The applicant was hired by iWave Information Systems on Nov. 10, 2014, as its marketing and communications manager. The offer of employment stipulated:

“Your employment will be probationary for the first 3 months... When a termination of employment is necessary, the employee will be given a letter detailing the reason for termination. This letter will also detail the process (return of equipment, payout of commissions, etc.) that will be followed as part of the termination.”

On Jan. 15, 2015, two weeks before the end of the probationary period, iWave terminated the manager's employment. The termination letter stated: “I regret to advise that we do not wish to continue beyond your three-month probationary period and your employment with iWave Information Systems Inc. (iWave”) is terminated, effective today… Please sign this letter and return it to me within seven days.”

The manager brought an action for wrongful dismissal against iWave, claiming breach of contract and breach of common law obligations. In his claim, he argued that he was not given any reasons for his termination nor was he given an opportunity to address any issues.


The trial judge found that iWave complied with its contractual obligation to give detailed reasons for termination. He stated that the letter was terse but it did comply because it referenced the probationary period and indicated to the manager that it did not wish to employ him beyond the probationary period. The trial judge concluded that was the reason for his termination.

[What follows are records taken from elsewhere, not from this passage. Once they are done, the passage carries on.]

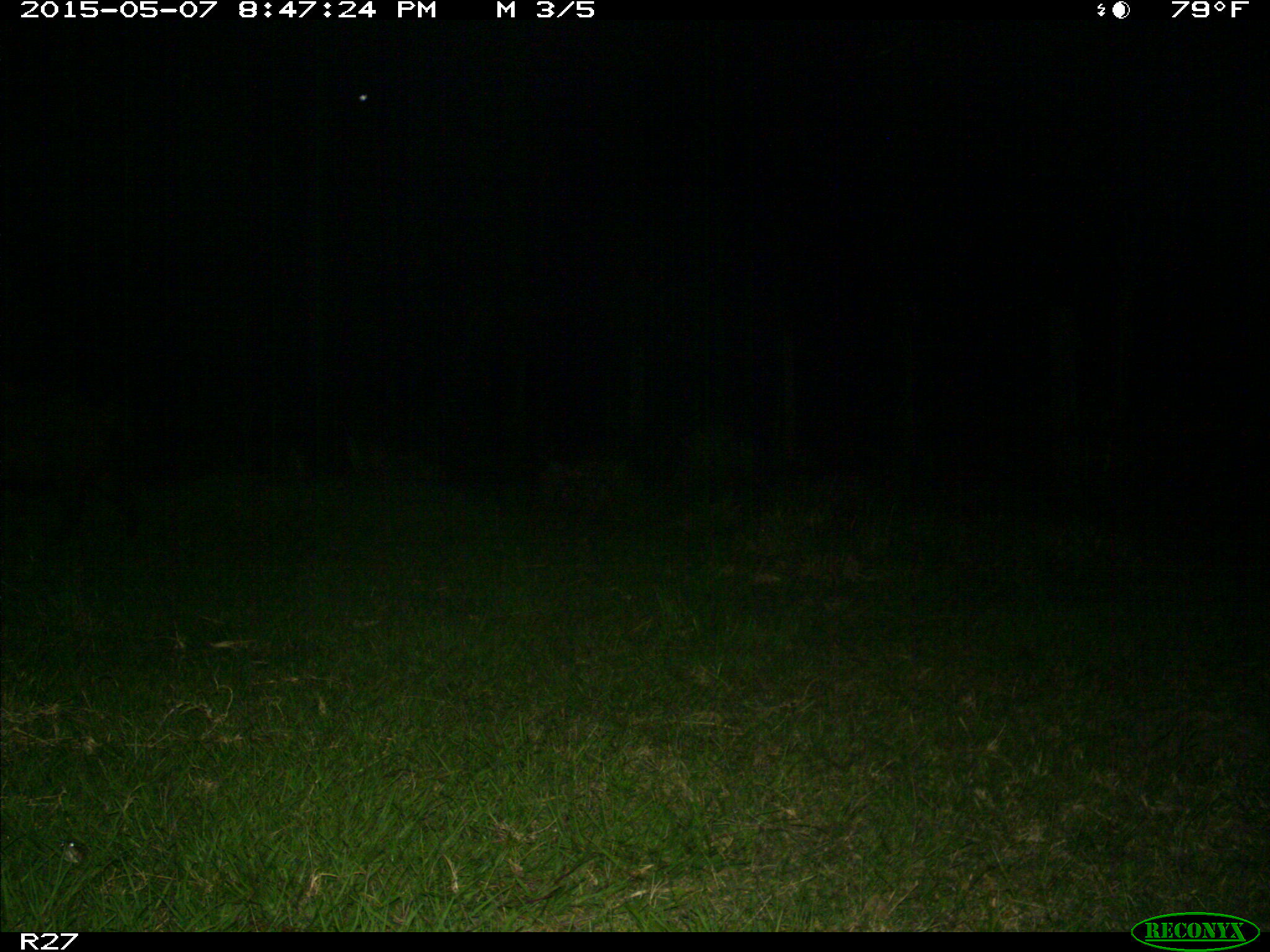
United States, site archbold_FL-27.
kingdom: Animalia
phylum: Chordata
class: Mammalia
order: Artiodactyla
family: Suidae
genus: Sus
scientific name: Sus scrofa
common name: wild boar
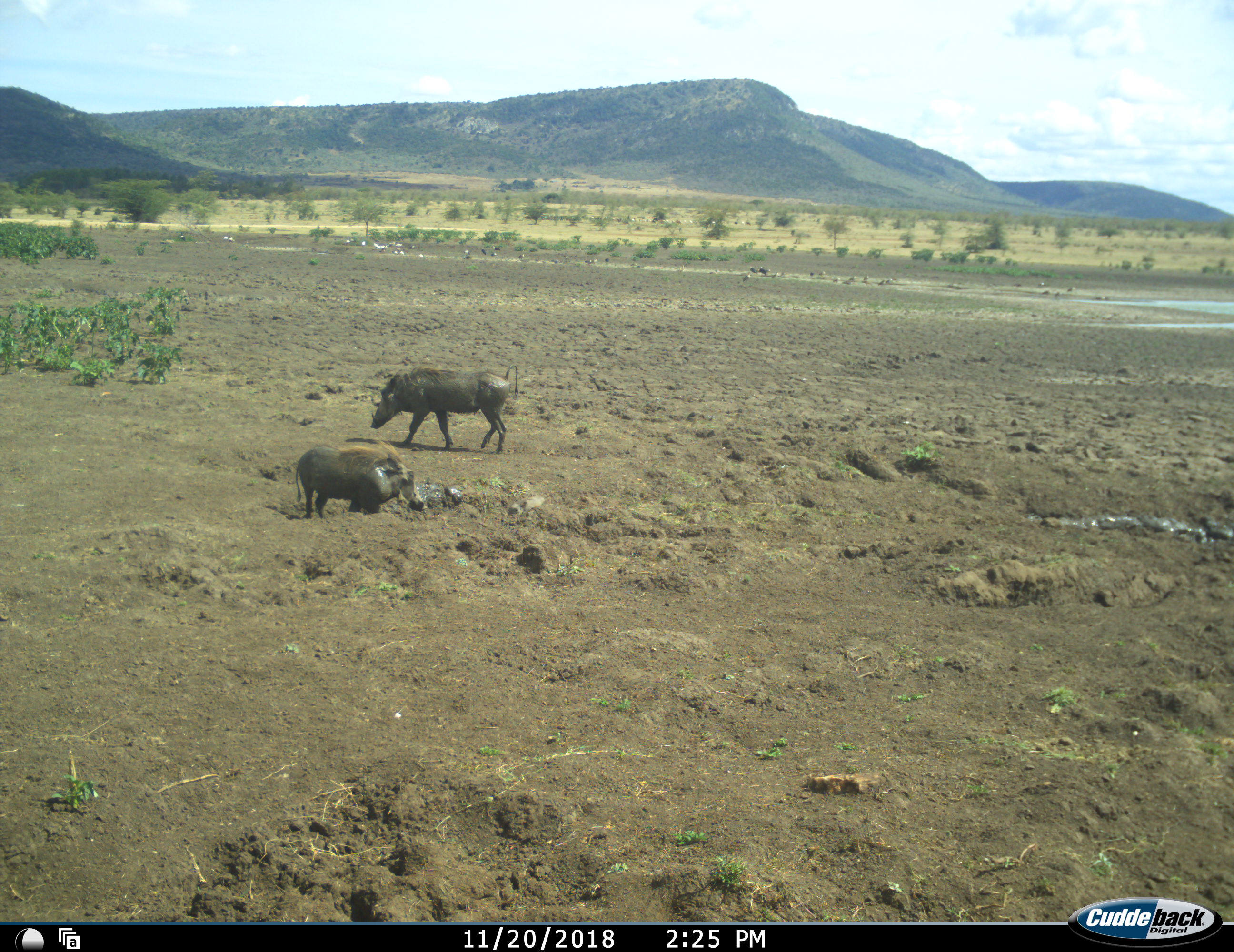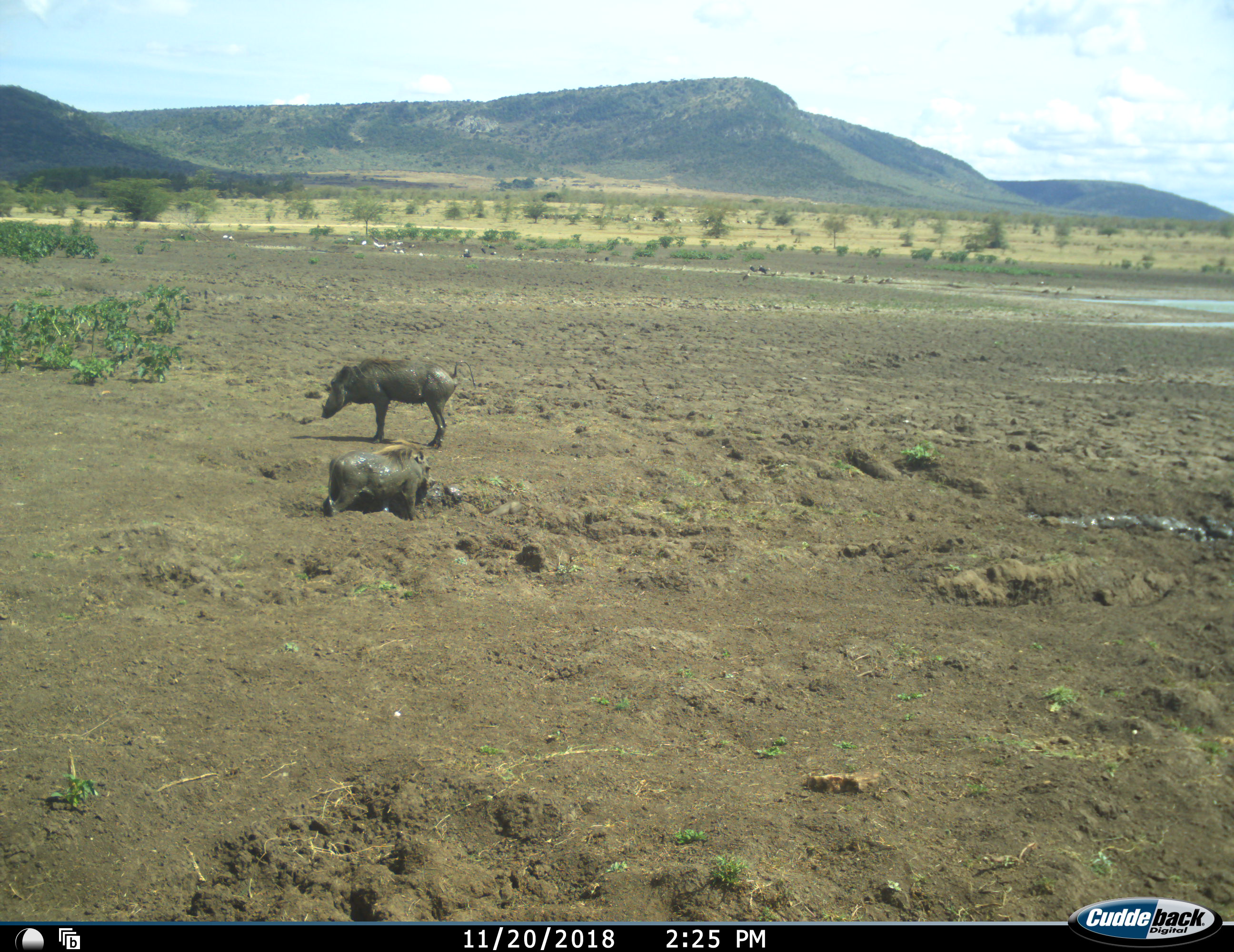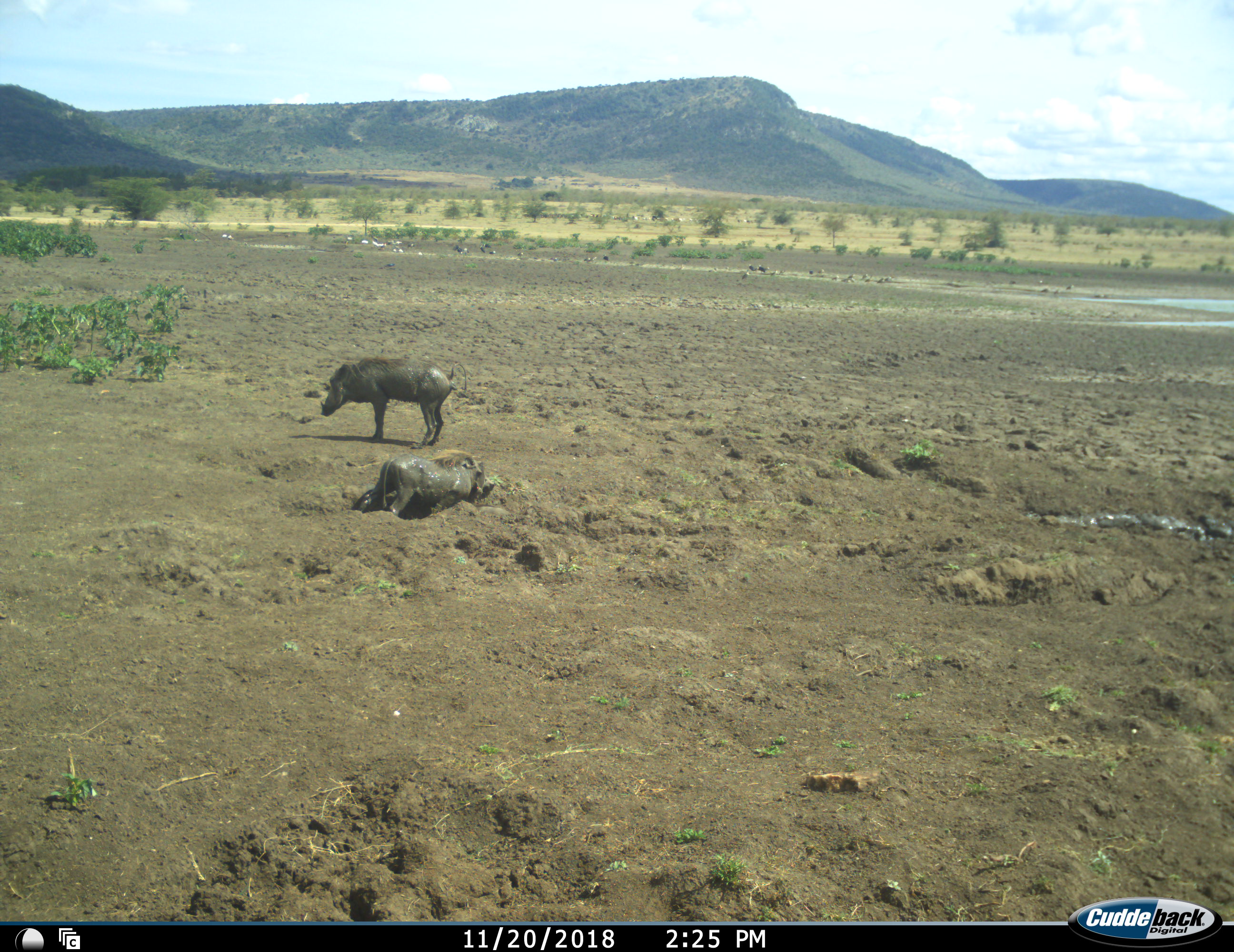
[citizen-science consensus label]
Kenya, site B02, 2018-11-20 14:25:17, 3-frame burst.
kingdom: Animalia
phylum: Chordata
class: Mammalia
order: Artiodactyla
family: Suidae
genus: Phacochoerus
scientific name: Phacochoerus africanus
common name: warthog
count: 2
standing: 50%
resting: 0%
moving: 80%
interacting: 10%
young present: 20%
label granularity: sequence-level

The trial judge then dealt with the issue of whether there was a breach of common law employment obligations. He followed the principles set out in the case of Alexander v. Padinox Inc.:

  • An employer must show cause to justify the dismissal of a probationary employee.
  • Cause for a probationary employee is a lower standard than what is required to terminate a permanent or regular employee.
  • The employee must be given a reasonable opportunity to demonstrate ability, with respect to the reasonable standards of conduct or performance imposed by the employer.
  • The employer has to show that its assessment of the probationary employee’s suitability for the position was fair and reasonable.  

He found that in this case, unsuitability for the position was sufficient, and iWave reasonably and fairly reached that conclusion by taking various opportunities to assess the manager’s performance and provide him with feedback.

As such, the trial judge found that iWave was not in breach of the contract of employment or the common law, and his action was dismissed. The manager appealed the decision to the Prince Edward Island Court of Appeal.

The court disagreed with the trial judge and found that the termination did not comply with the requirements of the employment contract because iWave did not provide any reasons for the termination. The court stated that neither the manager "nor anyone else would know from the letter the reason for termination.”  

Having decided that iWave was in breach of the employment contract because it did not provide detailed reasons for the dismissal, the court awarded damages in the amount of $15,625, representing three months’ pay in lieu of notice.


It is surprising how often employers make their lives more difficult than they have to be. We routinely see harassment policies that require investigations to be concluded within, for example, seven days, or be conducted by the director of human resources.

We also regularly see discipline policies that needlessly remove the employer’s discretion to impose discipline commensurate with the situation, requiring instead a step-by-step disciplinary process that does not allow for any discretion.

And in the case reviewed above, we see that iWave carelessly included wording in its probation clause that required it provide “detailed reasons” when dismissing a probationary employee, when it would otherwise not be required to do so.

This should be a reminder to carefully draft all contracts and policies, and to avoid mindlessly using templates or precedents.